STOPGAP Analysis Pipeline
Judong Shen & Kijoung Song
Feb. 6th, 2017
STOPGAP (Systematic Target OPportunity assessment by Genetic Association Predictions) is a catalog of genetic associations and the genes that influence human traits. STOPGAP is a complete rebuild of the previous version of the datasets described in the paper "Matthew R. Nelson et al., The support of human genetic evidence for approved drug indications, Nature Genetics, 2015, Aug;47(8):856-60". This version integrates more genetic association and functional genomics data to provide more comprehensive evaluation of the gene scores and variant-to-gene ranking hypotheses. The purpose of these data sets is primarily to support target validation, though there are a large variety of potential applications. STOPGAP uses various GWAS, LD data and functional annotation datasets, and some key algorithms for merging the GWAS datasets, calculating linkage disequilibrium, SNP locus clustering, variant-to-gene mapping, evaluating the gene scores and variant-to-gene ranking hypotheses to generate a set of STOPGAP datasets, which can be directly used for supporting target selection, validation, and repositioning decisions.
This STOPGAP analysis pipeline was implemented using a combination of shell, R, Python, and Perl scripts. The details of the scripts are as follows:
STOPGAP2_functions.R: Most of the core functions are included in this file. These functions process and merge the multiple GWAS datasets, process various functional genomics datasets, identify high LD SNPs and calculate the LD r2 from 1000 Genomes datasets (through the ./STOPGAP2_LD/LDcalc.sh shell scripts), merge the high-LD SNPs with GWAS information and the functional genomics information, do the LD SNP locus clustering, map variants to genes, evaluate the gene scores and variant-to-gene ranking hypotheses and generate multiple levels of STOPGAP datasets.
STOPGAP2_run.R: The pipeline scripts to run STOPGAP2_functions.R to generate STOPGAP datasets.
- To run the scripts, please follow steps listed below.

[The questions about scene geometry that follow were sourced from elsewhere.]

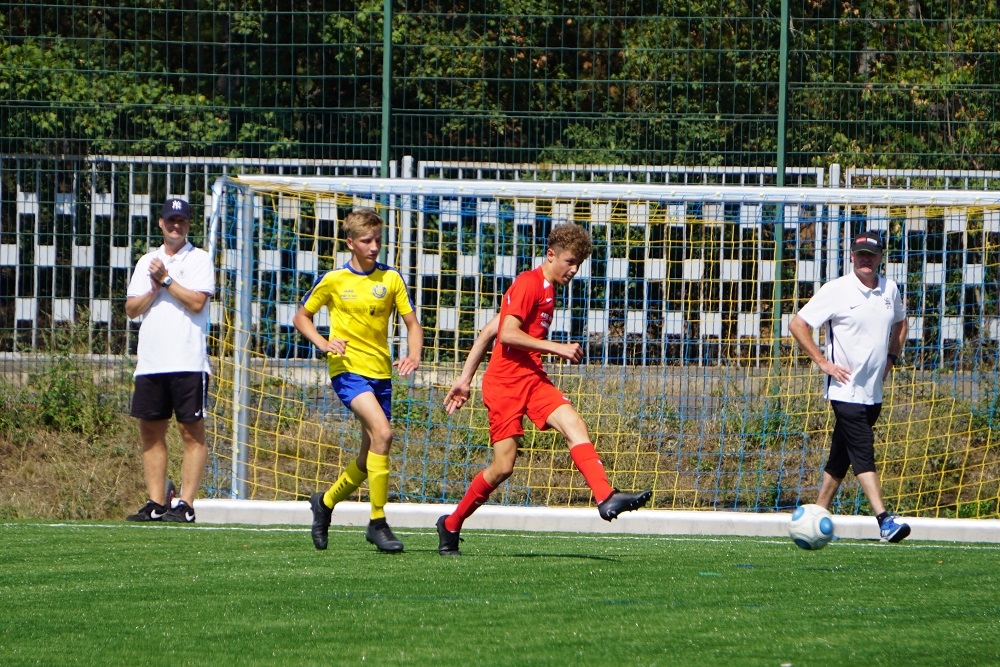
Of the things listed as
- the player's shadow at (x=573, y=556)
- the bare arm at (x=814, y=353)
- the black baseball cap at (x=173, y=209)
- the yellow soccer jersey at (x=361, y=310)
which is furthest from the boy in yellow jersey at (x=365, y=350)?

1.a) Download 'STOPGAP_source.tar.gz' first and extract it at your local directory. Do not change directory or file names as these are hard-coded into STOPGAP2_functions.R.
The details of the zipped folder are as follows:
1.a.1) Source/Data Genetic association data GraspFullDataset2.zip: grasp data gwas_catalog_v1.0-associations_e85_r2016-08-01.tsv: nhgri data gwasdb_20150819_snp_trait.gz: gwasdb data phewas-catalog.csv: phewas data gencode_v19_clean.RData: Gencode data v19 MeSH_Aug2016.txt: the MeSH term data orphanet.RData: Orphanet dataset
1.a.1.1) Source/Data/1KG_AF gws.frq.RData: Allele frequencies calculated based on 1000G
1.a.1.2) Source/Data/genomic_resource The functional genomics data eQTL_single_44Tissues.RData and eQTL_multi_9Tissues.RData: eQTL data chic.RData: Promoter Capture Hi-C CHIA.PET_5celltypes.RData: ENCODE ChIA-PET data dhscor.RData: ENCODE DHS-promoter correlation data FANTOM5.RData: FANTOM5 data gwas.ld.deltaSVM.RData: deltaSVM data gwas.ld.phylop.RData: phylop data cato.RData: CATO score data gwas.ld.vep.RData: VEP data
1.a.2) Source/STOPGAP2_LDResults LD results calculated based on the genetic association data rsID_Coordinates.txt: Coordinate chrN.labeled.ld, where N=1..22 and X: LD SNPs data
1.b) Download STOPGAP2_functions.R and STOPGAP2_run.R at Source/
1.c) Run STOPGAP2_run.R
R --vanilla --slave < STOPGAP2_run.R
- LDcalc.sh: shell scripts to run the LD calculation, which run vcftools to calculate LD and python scripts to label LD.
- Get_rsID_coord.py: python scripts to translate the rsids included in the GWAS association data to genomic coordinate.
- Label_LD_results.py: python scripts to label the LD results with alleles and IDs.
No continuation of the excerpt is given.